--- Passage ---

Association between rs2799573 and psychiatric disorders was shown in a 2013 study by the Cross-Disorder Group of the Psychiatric Genomics Consortium [PMID 23453885]. In this study, genome-wide SNP data consisting of 1,250,922 autosomal SNPs were analyzed to identify genetic variants associated with autism spectrum disorder, ADHD, bipolar disorder, major depressive disorder, and schizophrenia. 33,332 cases and 27,888 controls included both unrelated and family-based samples (trios). A multinomial logistic regression procedure was used to identify the best-fitting model of relations between genotype and phenotype.
This SNP, on chromosome 10 in an intron of CACNB2, was one of four genome-wide significant signals associated with the five psychiatric disorders (p = 4.29 x 10-8). The risk allele T exhibited allele frequency of 0.715 in controls. CACNB2 encodes a voltage-gated calcium-channel subunit that interacts with other calcium-channel subunits to facilitate their function and increase peak calcium current. Although CACNB2 had not been previously identified as a risk gene for schizophrenia and bipolar disorder, its interactor CACNA1C, was known to be a susceptibility gene for bipolar disorder [PMID 21926972], schizophrenia, and major depressive disorder [PMID 19621016]. Effects of CACNA1C variants on emotion processing circuitry, attention, and memory were demonstrated in fMRI studies [PMID 20819988][PMID 21078228]. Consistent with this, one of the four significant signals from the 2013 study lies within an intron of CACNA1C. Other peaks identified in this study were rs2535629 and rs11191454.
In addition, a variant within CACNB2 52 kb away from rs2799573 was one of the most significant signals in an independent GWAS of bipolar disorder in Han Chinese[PMID 20386566]. All samples analyzed in the Cross-Disorder Group of the Psychiatric Genomics Consortium study were of European ancestry.

--- Provided material ---

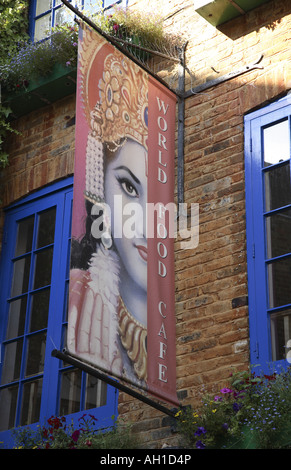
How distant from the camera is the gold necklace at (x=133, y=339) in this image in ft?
19.7

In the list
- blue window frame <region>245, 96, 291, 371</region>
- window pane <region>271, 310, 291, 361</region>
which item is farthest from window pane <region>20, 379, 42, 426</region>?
window pane <region>271, 310, 291, 361</region>

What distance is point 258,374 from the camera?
6195 millimetres

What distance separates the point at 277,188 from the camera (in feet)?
22.3

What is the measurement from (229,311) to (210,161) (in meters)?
1.40

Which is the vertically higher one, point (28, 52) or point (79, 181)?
point (28, 52)

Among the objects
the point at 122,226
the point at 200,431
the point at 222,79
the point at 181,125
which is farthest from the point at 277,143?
the point at 200,431

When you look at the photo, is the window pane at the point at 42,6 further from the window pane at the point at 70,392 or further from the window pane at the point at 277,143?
the window pane at the point at 70,392

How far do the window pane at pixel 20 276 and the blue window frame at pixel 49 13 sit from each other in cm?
249

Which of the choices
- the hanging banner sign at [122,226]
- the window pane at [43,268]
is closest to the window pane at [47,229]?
the window pane at [43,268]

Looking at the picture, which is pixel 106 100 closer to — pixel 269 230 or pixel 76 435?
pixel 269 230

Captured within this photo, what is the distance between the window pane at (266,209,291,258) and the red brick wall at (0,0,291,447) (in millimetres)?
230

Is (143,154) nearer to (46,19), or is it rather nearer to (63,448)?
(63,448)

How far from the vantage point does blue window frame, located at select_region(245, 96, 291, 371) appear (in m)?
6.32

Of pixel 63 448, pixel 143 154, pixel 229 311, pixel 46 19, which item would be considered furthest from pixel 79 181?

---

Required actions:
1. In the text about rs2799573, why is it described as consistent that one of the four significant signals lies within an intron of CACNA1C? Answer in one to three sentences.
2. Reproduce the part of the text about rs2799573 from "Association between rs2799573" up to and including "genotype and phenotype.".
Use only the text about rs2799573 as your source.

List of solutions:
1. CACNA1C was already known to be a susceptibility gene for bipolar disorder, schizophrenia, and major depressive disorder. fMRI studies had also shown effects of its variants on emotion processing circuitry, attention, and memory.

2.
Association between rs2799573 and psychiatric disorders was shown in a 2013 study by the Cross-Disorder Group of the Psychiatric Genomics Consortium [PMID 23453885]. In this study, genome-wide SNP data consisting of 1,250,922 autosomal SNPs were analyzed to identify genetic variants associated with autism spectrum disorder, ADHD, bipolar disorder, major depressive disorder, and schizophrenia. 33,332 cases and 27,888 controls included both unrelated and family-based samples (trios). A multinomial logistic regression procedure was used to identify the best-fitting model of relations between genotype and phenotype.